Is Structure Five earlier than the ‘Great Wall of Brodgar’?
Dig Diary – Day Eighteen
Wednesday, July 21, 2021
We’ll start today with three interesting developments in Structure Twelve.
Working just outside the south wall Ole has found a striking piece of fine pottery.
It is a small rim which, despite the lack of curvature in the sherd, must have come from a fairly small, fine vessel. Just below the rim, on the interior surface, there is a horizontal incision and on the exterior surface, again just below the rim, there are two further horizontal incisions parallel to each other.
We have known for a long time that the people of the Ness, in the later Neolithic, were capable of producing very large Grooved Ware vessels, often of questionable durability. The example we have been discussing earlier this week, again from just outside Structure Twelve, fits that description well.
But evidence has been growing in recent years that the Ness folk were also perfectly able to make very fine and often beautifully decorated little pots.
This was brought home to us again this year when we asked Cecily, who processes the bulk samples from the site by passing them through water and ever-finer sieves (a process called flotation), whether she had found any fine pot sherds amongst the treated samples. She responded with a large box full of just exactly that.
Many of them were fine detached decorative cordons, but a number were also examples of fine, small rims, very similar to Ole’s example today.
These fine sherds will form a separate study where we will think carefully about dating, production techniques and the use of this type of pottery which, at the moment, we assume may have been principally for the serving of food or drink.
That thought also brings us to considerations of societal changes at the Ness reflected in the pottery; the type of foods produced and also issues relating to consumption and feasting.
As you may understand from all of this, the study of prehistoric ceramic material is about much more than just typology and cataloguing.
Still digging in the south-eastern recess in Structure Twelve, Jan is carefully revealing a post-hole. Structure supervisor Jim points out that there are a growing number of post-holes appearing in Structure Twelve recesses and suggests that they held sturdy wooden posts designed to support the roof of the building when it became unstable.
Interestingly, Jan’s excavation has revealed a small bag full of what looks for all the world like poppy seeds from inside the post-hole.

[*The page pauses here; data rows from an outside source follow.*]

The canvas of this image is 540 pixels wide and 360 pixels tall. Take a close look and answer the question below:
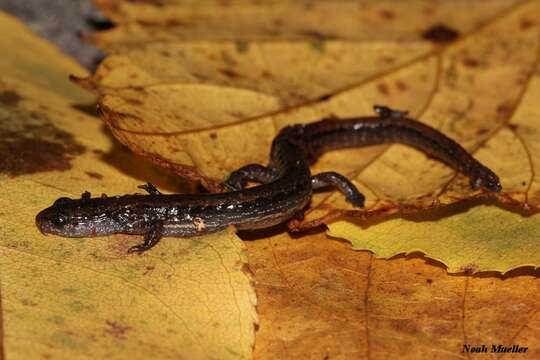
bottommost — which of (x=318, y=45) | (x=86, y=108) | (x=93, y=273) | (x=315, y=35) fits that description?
(x=93, y=273)

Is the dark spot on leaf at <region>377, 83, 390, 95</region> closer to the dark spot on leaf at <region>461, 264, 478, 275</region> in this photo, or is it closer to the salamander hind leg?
the salamander hind leg

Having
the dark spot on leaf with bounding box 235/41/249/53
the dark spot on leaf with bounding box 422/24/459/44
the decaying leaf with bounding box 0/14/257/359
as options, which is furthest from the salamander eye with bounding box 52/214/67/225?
the dark spot on leaf with bounding box 422/24/459/44

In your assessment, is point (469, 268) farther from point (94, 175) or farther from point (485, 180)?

Our on-site geologist, Martha, has identified them as the degraded remains of a piece of camptonite rock which has been subjected to considerable heat.
Sigurd also has post-holes, but small ones.
They lie at the north end of Structure 12 and are thought to have formed part of a screen or partition, perhaps associated with the nearby blocked door to the north-west and the new entrance in the north wall.
In Structure Ten Mark has almost finished his sondage. He has recovered material for carbon dating but can’t reach any further down and rejects any suggestions that his arms are too short.
Nick wondered if Jo McKenzie, who is not the largest micromorphologist on the planet, could be popped down the hole but for some reason she was not keen.
What she can do, though, is to take her own samples from the lowest deposits which will hopefully tell us whether they relate to the floors of Structure Twenty, underneath Structure Ten, or whether they may reveal another building of some sort under Structure Twenty.
The possibilities are fascinating and, as the lowest deposits are damp, there may be important organic material in deposits recovered.
The dry weather has enabled the Structure Ten team to see more clearly an extensive black layer which, although associated with different contexts, forms a distinct horizon. Jim is planning a drone flight and photographs over the building to see what more can be revealed.
In Trench J the mystery of the multiple walls which have appeared at the south end continues.
Supervisor Paul has given the natural boulder clay surface outside the outer wall face of Structure Five a good clean, and has uncovered a ridge, which may show the original wall line.
This might be confusing to those (including us) who thought we already had the original wall line of Structure Five. That is now being re-thought and there is a possibility that what we believed to be the primary Structure Five might be nothing of the sort – it could be a second or third version of the building!
It is entirely possible that the “kinks” in the wall, which widen the building, may be part of the wall line of the absolute original Structure Five.
This brings a further, revolutionary thought.
If the original Structure Five was wider, it will have come uncomfortably close to the massive northern boundary wall – the “Great Wall of Brodgar” – which partially encloses it. In fact it would have been difficult to move between the two and this makes no sense at all.
So, is it possible that the original version of Structure Five was actually older than the boundary wall and, in fact, preceded it entirely?
These are big, big questions and could alter our understanding of this extraordinary site.
In contrast, and back down to earth, we were visited today by the famous flint-knapper and archaeological reconstructionist, experimenter and re-enacter, Will Lord.
It was good to see him and will be just as good to see as many as possible of you visiting the site tomorrow.